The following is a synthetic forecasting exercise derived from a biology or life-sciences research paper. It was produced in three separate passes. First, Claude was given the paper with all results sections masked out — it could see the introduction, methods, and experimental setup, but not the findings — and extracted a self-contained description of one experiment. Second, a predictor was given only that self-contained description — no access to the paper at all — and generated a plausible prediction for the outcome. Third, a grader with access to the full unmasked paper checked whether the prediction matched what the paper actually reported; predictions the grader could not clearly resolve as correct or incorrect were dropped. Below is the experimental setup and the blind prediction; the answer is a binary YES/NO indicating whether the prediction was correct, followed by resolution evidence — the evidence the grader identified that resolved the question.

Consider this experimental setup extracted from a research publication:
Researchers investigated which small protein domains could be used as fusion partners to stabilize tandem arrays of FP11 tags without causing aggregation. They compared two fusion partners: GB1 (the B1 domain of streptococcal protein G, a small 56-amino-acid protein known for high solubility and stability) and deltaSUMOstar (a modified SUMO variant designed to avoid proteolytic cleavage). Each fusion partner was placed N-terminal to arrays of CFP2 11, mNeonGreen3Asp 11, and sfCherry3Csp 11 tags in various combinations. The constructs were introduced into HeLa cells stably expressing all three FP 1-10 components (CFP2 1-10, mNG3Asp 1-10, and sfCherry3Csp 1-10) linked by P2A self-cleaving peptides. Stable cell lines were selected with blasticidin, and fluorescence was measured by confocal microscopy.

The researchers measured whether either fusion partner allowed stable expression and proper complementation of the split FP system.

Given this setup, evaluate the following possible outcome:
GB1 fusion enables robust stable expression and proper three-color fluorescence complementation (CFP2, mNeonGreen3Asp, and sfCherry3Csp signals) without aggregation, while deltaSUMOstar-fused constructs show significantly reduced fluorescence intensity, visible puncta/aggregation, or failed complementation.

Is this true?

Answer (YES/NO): NO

· · · ·

◆ Task description ◆
Filter by the word "measured": copy every line of the data that holds it.

◆ Result below ◆
Researchers investigated which small protein domains could be used as fusion partners to stabilize tandem arrays of FP11 tags without causing aggregation. They compared two fusion partners: GB1 (the B1 domain of streptococcal protein G, a small 56-amino-acid protein known for high solubility and stability) and deltaSUMOstar (a modified SUMO variant designed to avoid proteolytic cleavage). Each fusion partner was placed N-terminal to arrays of CFP2 11, mNeonGreen3Asp 11, and sfCherry3Csp 11 tags in various combinations. The constructs were introduced into HeLa cells stably expressing all three FP 1-10 components (CFP2 1-10, mNG3Asp 1-10, and sfCherry3Csp 1-10) linked by P2A self-cleaving peptides. Stable cell lines were selected with blasticidin, and fluorescence was measured by confocal microscopy.
The researchers measured whether either fusion partner allowed stable expression and proper complementation of the split FP system.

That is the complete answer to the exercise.